If higher latency is allowed, batch approach can also be used to solve sessionization problems. The idea is to store all user actions on a distributed and scalable file system (S3, GCS, ...) and generate sessions at regular interval, ideally from an orchestrator. The key point here is to guarantee sequentiality of the execution. It means that the generation for H can only start if the generation for H-1 terminated correctly. To increase the performance, files should be partitioned by event time. Thanks to that, we won't need to filter out the events happened during last 24 hours for the last generation of the day.
To test the application you have to generate some test data. Both streaming and batch versions use my data generator simulating user visits on a website.

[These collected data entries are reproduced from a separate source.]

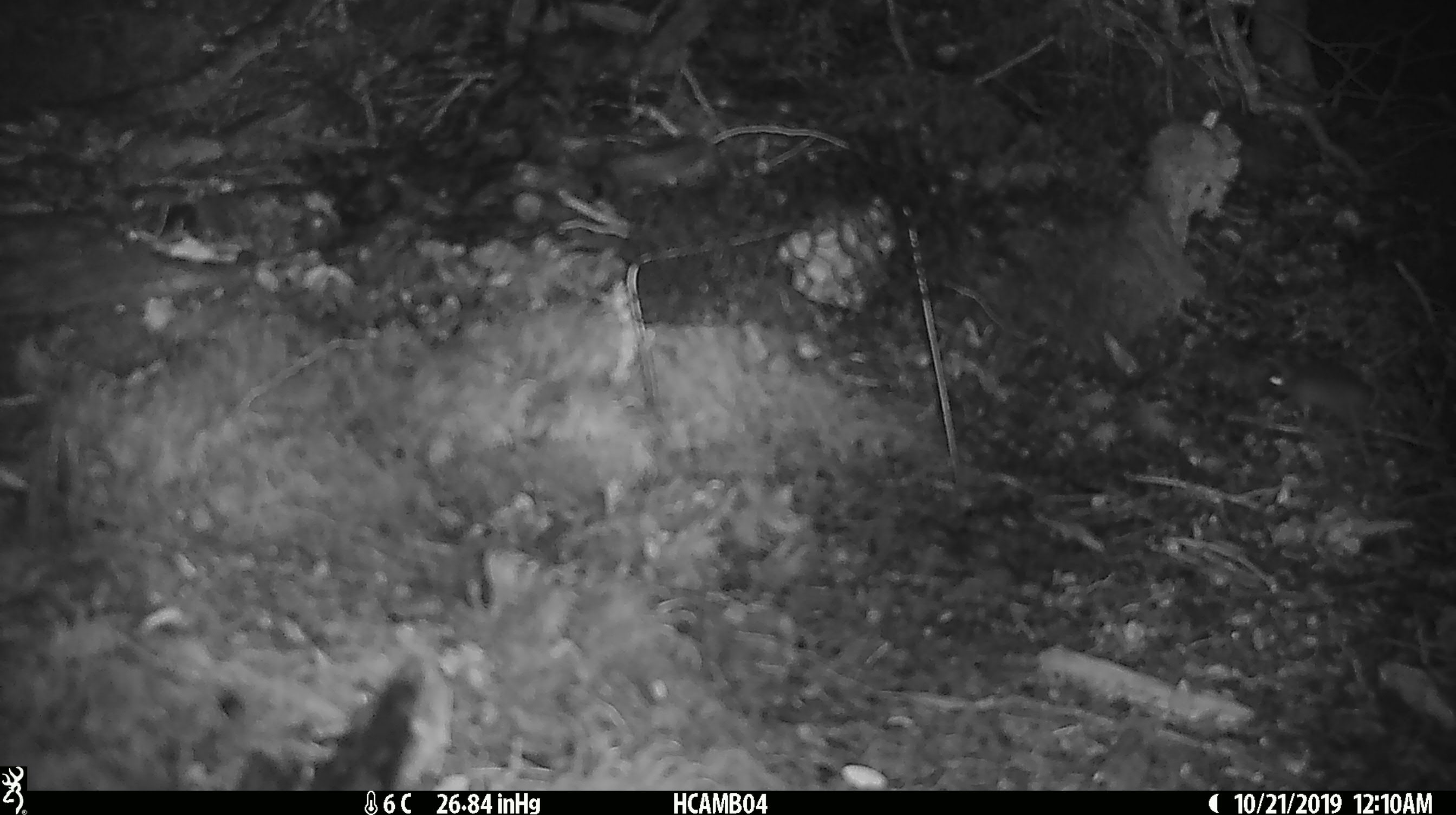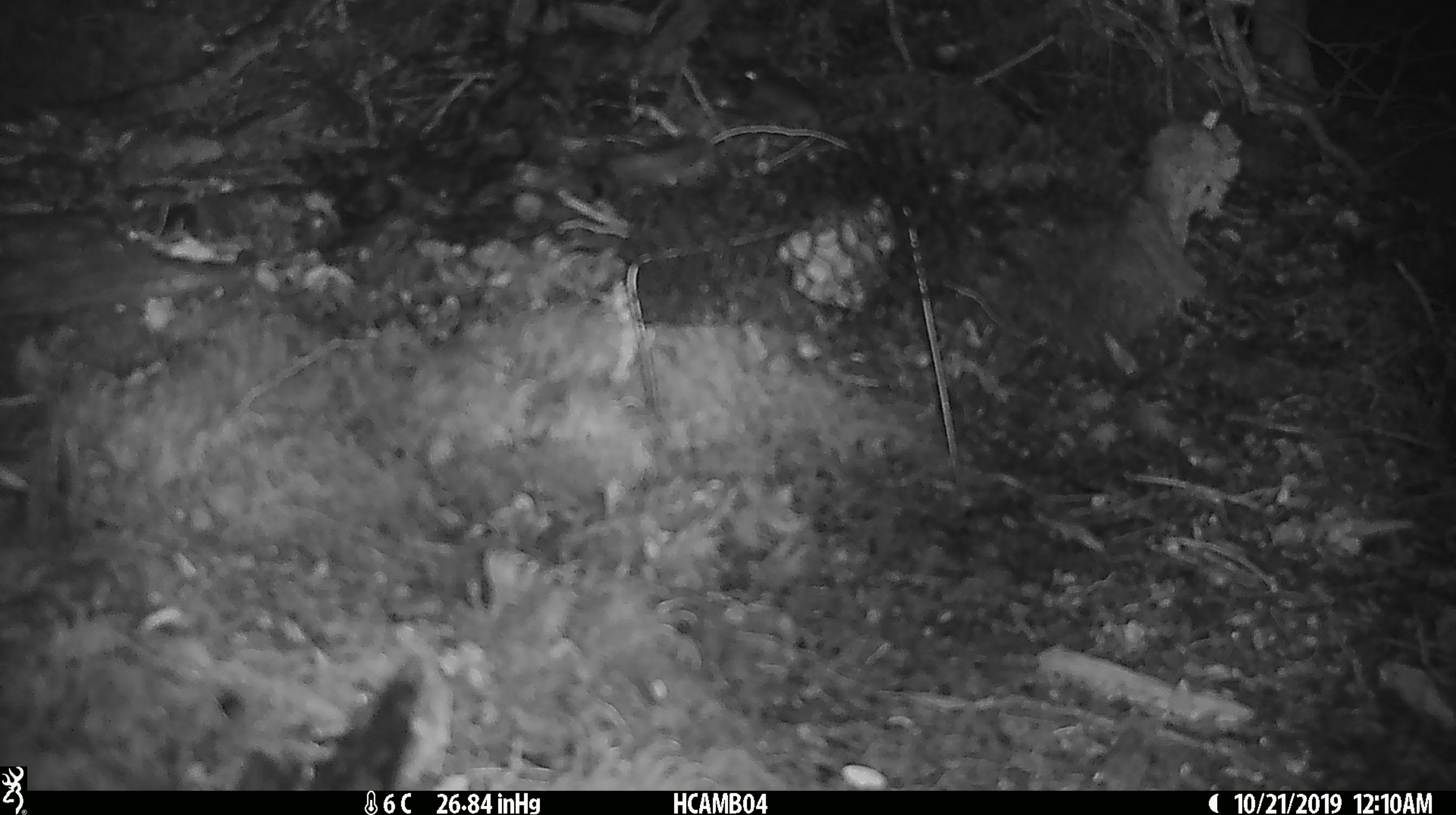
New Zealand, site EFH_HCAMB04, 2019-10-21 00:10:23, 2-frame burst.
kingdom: Animalia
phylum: Chordata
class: Mammalia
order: Rodentia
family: Muridae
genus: Mus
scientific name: Mus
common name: mouse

- Go to your working directory
git clone [email protected]:bartosz25/data-generator.git
- Follow the README from https://github.com/bartosz25/data-generator/tree/master/examples/kafka
- Start streaming application
com.waitingforcode.streaming.Application "/tmp/sessions-demo" "/home/bartosz/workspace/sessionization-demo/configuration/kafka_configuration.json"
, an IntelliJ's example:
- Go to your working directory
git clone [email protected]:bartosz25/data-generator.git
- Follow the README from https://github.com/bartosz25/data-generator/tree/master/examples/local_filesystem
- Start batch application
com.waitingforcode.batch.Application /home/bartosz/tmp/test_generator/2019/08/11/09 "" "2019-08-11 09" "/tmp/output/2019/08/11/09"
where "/home/bartosz/tmp/test_generator/2019/08/11/09" is the input directory, "" previous session's directory and "2019-08-11 09" processed time
I experienced that sbt
doesn't work perfect in every configuration, like the one behind a corporate proxy. To simplify
your tests, I decided to use more classical Maven builder tool - even though I agree that XML is a little bit heavy for that.